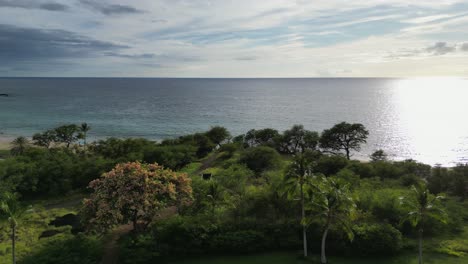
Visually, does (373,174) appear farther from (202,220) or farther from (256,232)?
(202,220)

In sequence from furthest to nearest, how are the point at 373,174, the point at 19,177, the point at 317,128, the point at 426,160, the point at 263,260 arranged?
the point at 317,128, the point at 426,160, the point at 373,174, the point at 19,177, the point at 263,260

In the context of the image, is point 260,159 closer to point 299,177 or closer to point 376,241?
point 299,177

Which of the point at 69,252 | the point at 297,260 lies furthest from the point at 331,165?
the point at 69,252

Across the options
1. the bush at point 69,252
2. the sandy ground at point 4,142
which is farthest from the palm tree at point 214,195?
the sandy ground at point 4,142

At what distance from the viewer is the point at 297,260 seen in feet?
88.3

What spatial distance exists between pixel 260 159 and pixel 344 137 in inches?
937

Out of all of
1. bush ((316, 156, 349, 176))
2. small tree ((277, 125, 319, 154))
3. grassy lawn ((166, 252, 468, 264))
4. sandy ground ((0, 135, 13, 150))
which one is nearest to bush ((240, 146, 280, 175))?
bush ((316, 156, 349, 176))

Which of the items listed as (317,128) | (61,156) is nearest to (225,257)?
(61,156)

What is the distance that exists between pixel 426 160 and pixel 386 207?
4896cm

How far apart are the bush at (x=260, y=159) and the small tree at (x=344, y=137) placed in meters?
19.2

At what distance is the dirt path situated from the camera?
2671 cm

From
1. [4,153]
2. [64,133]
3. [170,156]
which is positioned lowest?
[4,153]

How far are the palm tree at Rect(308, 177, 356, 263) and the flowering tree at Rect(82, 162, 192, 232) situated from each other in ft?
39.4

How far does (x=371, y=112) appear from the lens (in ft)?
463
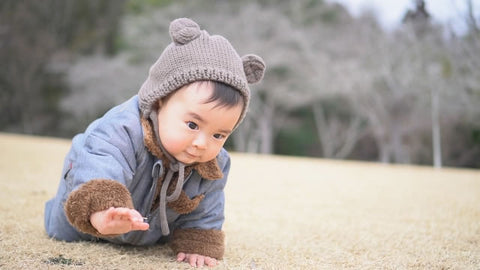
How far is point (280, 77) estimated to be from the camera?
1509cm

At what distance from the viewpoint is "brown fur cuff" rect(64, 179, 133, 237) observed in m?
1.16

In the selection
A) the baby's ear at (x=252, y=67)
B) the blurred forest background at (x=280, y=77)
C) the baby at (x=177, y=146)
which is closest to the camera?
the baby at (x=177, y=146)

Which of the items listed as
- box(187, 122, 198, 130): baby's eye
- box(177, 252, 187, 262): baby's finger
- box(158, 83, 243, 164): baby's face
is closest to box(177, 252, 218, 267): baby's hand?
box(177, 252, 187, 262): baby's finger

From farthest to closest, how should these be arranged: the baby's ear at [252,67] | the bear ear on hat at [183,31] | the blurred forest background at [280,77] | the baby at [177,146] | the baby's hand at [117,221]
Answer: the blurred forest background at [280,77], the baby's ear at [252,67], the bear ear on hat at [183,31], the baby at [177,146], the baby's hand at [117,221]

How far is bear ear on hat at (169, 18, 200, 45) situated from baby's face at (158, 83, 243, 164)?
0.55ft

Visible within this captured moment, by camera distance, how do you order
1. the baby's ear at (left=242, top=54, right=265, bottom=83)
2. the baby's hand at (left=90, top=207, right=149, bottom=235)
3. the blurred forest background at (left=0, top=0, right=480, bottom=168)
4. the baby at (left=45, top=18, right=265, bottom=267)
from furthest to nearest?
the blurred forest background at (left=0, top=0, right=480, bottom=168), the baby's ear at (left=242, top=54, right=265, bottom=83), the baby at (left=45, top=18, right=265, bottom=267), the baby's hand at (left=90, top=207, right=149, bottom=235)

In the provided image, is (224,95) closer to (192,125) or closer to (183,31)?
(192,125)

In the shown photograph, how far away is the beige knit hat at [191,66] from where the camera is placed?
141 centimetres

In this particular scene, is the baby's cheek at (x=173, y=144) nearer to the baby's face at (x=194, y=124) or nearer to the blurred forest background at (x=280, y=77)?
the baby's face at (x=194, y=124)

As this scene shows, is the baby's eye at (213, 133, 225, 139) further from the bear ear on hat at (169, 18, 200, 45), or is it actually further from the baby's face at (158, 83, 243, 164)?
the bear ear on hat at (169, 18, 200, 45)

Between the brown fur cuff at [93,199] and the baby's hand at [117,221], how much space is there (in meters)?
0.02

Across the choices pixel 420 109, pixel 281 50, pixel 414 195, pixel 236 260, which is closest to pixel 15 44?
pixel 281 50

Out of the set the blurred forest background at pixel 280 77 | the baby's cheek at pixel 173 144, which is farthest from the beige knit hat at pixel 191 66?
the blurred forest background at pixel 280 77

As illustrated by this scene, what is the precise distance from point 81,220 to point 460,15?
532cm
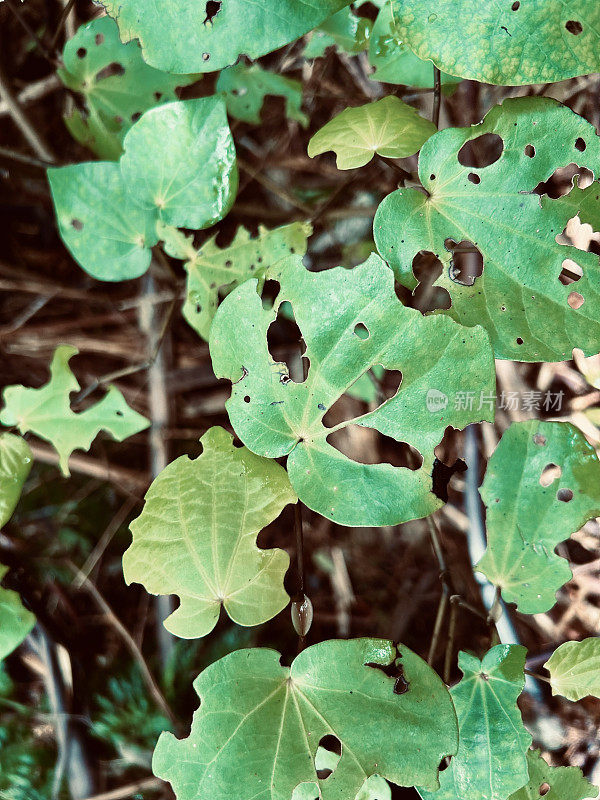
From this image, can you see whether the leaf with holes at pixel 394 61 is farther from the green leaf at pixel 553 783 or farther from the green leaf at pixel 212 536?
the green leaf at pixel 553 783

• **Exercise requirements**
Set out the part that opens with the line containing "As illustrated by" and runs through the end of the items as a Markdown table with the columns Row and Line, leaving out blank lines. Please leave the pictures out of it.

• **Solution for this task**
| Row | Line |
|---|---|
| 1 | As illustrated by this scene, what is the precise distance from point 81,220 to point 460,15? |
| 2 | 532cm |
| 3 | From this image, can you see whether the leaf with holes at pixel 394 61 is farther from the green leaf at pixel 553 783 or farther from the green leaf at pixel 212 536? |
| 4 | the green leaf at pixel 553 783 |